◆ Exercise directions:
Could you rename "wolf ear" to "wolf's ear" everywhere it occurs in the data below and return the data otherwise unchanged?

(Records from a data collection)
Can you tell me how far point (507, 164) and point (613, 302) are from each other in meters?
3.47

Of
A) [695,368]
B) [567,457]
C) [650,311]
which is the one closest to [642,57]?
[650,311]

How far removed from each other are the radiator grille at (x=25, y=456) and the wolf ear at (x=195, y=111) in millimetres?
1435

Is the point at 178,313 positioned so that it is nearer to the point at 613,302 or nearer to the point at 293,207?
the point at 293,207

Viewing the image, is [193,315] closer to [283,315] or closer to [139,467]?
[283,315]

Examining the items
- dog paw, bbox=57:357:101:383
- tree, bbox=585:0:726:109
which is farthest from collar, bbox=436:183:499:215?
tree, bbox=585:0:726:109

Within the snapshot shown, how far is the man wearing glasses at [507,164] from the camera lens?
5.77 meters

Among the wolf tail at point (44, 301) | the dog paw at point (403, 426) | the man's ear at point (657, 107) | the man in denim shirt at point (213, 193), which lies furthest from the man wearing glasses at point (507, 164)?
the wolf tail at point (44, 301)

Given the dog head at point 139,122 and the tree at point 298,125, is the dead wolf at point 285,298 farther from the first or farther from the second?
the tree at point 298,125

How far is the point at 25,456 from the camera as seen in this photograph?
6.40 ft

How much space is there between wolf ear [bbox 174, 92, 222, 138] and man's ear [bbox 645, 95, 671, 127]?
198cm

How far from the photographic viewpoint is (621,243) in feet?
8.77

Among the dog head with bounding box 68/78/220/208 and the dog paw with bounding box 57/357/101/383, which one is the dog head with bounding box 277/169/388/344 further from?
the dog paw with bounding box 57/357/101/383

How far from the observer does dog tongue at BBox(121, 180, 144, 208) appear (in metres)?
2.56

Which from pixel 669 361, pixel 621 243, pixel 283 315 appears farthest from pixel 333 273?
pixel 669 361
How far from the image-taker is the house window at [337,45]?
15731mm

◆ Exercise output:
Can you tell me how far point (507, 164) and point (613, 302) are from each other in meters?
3.47

Of
A) [695,368]
B) [567,457]
C) [650,311]
which is the one closest to [642,57]?
[650,311]

How far removed from each other are the radiator grille at (x=25, y=456) and the wolf's ear at (x=195, y=111) in millimetres?
1435

Is the point at 178,313 positioned so that it is nearer to the point at 613,302 or nearer to the point at 293,207?
the point at 293,207

Viewing the image, is [193,315] closer to [283,315] or closer to [139,467]?
[283,315]

Examining the items
- dog paw, bbox=57:357:101:383
- tree, bbox=585:0:726:109
which is farthest from collar, bbox=436:183:499:215?
tree, bbox=585:0:726:109

Within the snapshot shown, how far is the man wearing glasses at [507,164] from the camera lens?
5.77 meters

Among the wolf tail at point (44, 301) | the dog paw at point (403, 426) | the man's ear at point (657, 107) | the man in denim shirt at point (213, 193), which lies furthest from the man wearing glasses at point (507, 164)?
the wolf tail at point (44, 301)

Given the dog head at point 139,122 and the tree at point 298,125, is the dead wolf at point 285,298 farther from the first or farther from the second?
the tree at point 298,125

How far is the point at 25,456 from the camera as seen in this photograph?
6.40 ft

How much space is there between wolf's ear [bbox 174, 92, 222, 138] and man's ear [bbox 645, 95, 671, 127]?
198cm

How far from the photographic viewpoint is (621,243) in feet?
8.77

Among the dog head with bounding box 68/78/220/208 and the dog paw with bounding box 57/357/101/383, which one is the dog head with bounding box 277/169/388/344 further from?
the dog paw with bounding box 57/357/101/383

How far from the observer does dog tongue at BBox(121, 180, 144, 208) appear (in metres)?
2.56

Which from pixel 669 361, pixel 621 243, pixel 283 315 appears farthest from pixel 333 273?
pixel 669 361
How far from the image-taker is the house window at [337,45]?
15731mm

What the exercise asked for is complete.